Lines before the one containing "Which from (x=110, y=211)" are left out; copy that line and every later line through the end of the data exactly.

Stored items:
•••
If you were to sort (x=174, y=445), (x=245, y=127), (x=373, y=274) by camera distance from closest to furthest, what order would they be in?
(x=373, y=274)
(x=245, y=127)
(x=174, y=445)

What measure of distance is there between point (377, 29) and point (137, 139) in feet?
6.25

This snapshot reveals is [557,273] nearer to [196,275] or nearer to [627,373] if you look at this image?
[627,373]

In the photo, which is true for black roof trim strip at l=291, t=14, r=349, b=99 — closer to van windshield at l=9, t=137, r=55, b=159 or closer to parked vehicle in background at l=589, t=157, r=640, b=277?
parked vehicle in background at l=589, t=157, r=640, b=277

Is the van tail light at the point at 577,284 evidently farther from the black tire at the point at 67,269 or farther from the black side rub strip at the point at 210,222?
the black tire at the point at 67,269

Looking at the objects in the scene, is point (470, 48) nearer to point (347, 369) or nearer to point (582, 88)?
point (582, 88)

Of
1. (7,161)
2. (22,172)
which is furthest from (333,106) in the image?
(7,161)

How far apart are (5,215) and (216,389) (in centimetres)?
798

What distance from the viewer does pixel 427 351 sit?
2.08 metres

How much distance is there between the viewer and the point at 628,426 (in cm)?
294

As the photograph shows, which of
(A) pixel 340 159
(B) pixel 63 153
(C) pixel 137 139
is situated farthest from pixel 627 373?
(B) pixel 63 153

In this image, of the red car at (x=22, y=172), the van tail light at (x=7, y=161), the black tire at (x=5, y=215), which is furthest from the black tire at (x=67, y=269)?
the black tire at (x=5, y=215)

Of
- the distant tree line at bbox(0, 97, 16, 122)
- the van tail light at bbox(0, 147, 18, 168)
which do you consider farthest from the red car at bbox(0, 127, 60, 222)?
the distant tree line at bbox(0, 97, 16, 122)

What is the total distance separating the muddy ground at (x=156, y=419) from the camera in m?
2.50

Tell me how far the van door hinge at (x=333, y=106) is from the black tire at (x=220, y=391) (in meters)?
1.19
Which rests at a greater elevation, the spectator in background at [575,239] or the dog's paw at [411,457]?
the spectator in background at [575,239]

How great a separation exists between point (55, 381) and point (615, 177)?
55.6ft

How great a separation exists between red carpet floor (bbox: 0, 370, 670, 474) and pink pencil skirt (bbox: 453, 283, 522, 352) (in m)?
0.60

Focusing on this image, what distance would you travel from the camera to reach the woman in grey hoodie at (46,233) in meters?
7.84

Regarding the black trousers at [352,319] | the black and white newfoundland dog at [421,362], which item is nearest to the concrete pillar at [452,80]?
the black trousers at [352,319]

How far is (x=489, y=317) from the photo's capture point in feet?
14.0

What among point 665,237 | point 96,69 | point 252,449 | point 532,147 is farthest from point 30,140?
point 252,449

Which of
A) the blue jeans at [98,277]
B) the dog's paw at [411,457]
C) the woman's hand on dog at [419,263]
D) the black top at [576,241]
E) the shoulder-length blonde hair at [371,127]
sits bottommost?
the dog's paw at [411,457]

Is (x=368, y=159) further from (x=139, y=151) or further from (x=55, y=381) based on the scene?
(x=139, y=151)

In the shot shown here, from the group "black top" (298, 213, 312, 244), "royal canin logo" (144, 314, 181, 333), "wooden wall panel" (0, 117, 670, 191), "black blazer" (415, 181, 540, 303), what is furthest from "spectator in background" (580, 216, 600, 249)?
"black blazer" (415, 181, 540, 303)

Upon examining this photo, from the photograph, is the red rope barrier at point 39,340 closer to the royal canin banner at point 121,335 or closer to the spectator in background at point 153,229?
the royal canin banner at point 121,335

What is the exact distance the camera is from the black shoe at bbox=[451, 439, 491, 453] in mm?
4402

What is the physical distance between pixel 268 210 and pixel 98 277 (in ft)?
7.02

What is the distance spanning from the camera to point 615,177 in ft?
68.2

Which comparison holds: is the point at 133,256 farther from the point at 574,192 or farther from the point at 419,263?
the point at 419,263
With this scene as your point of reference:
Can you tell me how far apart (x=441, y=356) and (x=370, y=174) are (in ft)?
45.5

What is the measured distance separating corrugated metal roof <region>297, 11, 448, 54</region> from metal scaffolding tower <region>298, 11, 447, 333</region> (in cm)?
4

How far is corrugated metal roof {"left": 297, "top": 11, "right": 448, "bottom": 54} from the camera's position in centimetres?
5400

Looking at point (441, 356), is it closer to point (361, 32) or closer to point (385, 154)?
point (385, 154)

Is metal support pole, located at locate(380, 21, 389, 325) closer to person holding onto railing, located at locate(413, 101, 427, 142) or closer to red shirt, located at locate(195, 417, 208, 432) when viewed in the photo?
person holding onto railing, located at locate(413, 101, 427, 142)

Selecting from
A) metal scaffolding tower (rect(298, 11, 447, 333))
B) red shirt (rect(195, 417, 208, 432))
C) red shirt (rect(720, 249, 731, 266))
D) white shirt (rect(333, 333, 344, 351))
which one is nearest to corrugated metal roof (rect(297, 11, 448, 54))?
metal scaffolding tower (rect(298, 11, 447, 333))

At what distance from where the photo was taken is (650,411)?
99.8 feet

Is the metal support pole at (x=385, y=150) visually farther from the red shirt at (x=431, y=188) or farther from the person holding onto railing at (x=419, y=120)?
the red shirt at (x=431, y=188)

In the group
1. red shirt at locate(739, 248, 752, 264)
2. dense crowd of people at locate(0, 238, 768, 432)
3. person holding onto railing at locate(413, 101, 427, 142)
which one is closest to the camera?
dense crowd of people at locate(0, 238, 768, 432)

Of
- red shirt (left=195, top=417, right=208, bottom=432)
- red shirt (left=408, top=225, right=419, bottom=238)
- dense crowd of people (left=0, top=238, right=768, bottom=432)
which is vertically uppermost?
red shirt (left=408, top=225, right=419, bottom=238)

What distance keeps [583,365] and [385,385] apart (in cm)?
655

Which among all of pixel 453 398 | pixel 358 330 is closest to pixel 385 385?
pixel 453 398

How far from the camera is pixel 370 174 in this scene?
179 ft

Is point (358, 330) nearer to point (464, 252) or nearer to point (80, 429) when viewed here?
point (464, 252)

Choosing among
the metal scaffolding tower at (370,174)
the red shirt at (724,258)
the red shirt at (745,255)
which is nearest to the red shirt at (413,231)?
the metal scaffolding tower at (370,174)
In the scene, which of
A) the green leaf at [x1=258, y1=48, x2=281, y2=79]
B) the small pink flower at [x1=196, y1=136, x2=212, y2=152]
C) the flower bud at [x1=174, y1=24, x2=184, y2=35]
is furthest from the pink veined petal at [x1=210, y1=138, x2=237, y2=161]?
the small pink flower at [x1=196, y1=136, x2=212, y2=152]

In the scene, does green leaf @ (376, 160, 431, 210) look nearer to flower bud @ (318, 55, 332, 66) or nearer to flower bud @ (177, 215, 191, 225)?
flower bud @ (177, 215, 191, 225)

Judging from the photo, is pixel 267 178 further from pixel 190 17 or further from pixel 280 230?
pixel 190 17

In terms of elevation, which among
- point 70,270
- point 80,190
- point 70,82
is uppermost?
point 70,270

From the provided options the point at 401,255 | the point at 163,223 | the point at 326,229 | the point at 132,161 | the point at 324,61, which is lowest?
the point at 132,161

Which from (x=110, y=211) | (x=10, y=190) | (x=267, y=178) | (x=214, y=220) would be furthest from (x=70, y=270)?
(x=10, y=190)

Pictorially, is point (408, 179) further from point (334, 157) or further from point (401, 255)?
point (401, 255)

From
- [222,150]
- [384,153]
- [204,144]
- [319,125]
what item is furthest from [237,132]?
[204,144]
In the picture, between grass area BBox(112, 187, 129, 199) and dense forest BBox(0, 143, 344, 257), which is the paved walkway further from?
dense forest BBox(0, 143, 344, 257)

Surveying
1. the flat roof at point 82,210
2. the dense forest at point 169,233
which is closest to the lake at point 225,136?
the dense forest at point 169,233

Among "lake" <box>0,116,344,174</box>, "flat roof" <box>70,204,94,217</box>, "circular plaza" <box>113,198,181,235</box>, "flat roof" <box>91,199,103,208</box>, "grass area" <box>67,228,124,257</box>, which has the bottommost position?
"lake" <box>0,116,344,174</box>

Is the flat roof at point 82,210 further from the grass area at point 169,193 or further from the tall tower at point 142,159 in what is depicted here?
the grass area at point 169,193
•••
## SOLUTION TO THE PROBLEM
Which from (x=110, y=211) | (x=10, y=190) | (x=267, y=178) | (x=214, y=220) would be furthest from (x=70, y=270)?
(x=10, y=190)

Pictorially, is point (408, 179) further from point (334, 157) or further from point (401, 255)?
point (401, 255)

From
- [222,150]
- [384,153]
- [204,144]
- [319,125]
what item is furthest from [237,132]?
[204,144]
In the picture, between grass area BBox(112, 187, 129, 199) and dense forest BBox(0, 143, 344, 257), which is the paved walkway further from?
dense forest BBox(0, 143, 344, 257)

Surveying
1. the flat roof at point 82,210
2. the dense forest at point 169,233
which is closest to the lake at point 225,136?
the dense forest at point 169,233

Among "lake" <box>0,116,344,174</box>, "flat roof" <box>70,204,94,217</box>, "circular plaza" <box>113,198,181,235</box>, "flat roof" <box>91,199,103,208</box>, "grass area" <box>67,228,124,257</box>, which has the bottommost position?
"lake" <box>0,116,344,174</box>

Is the flat roof at point 82,210 further from the grass area at point 169,193 or further from the tall tower at point 142,159 in what is depicted here?
the grass area at point 169,193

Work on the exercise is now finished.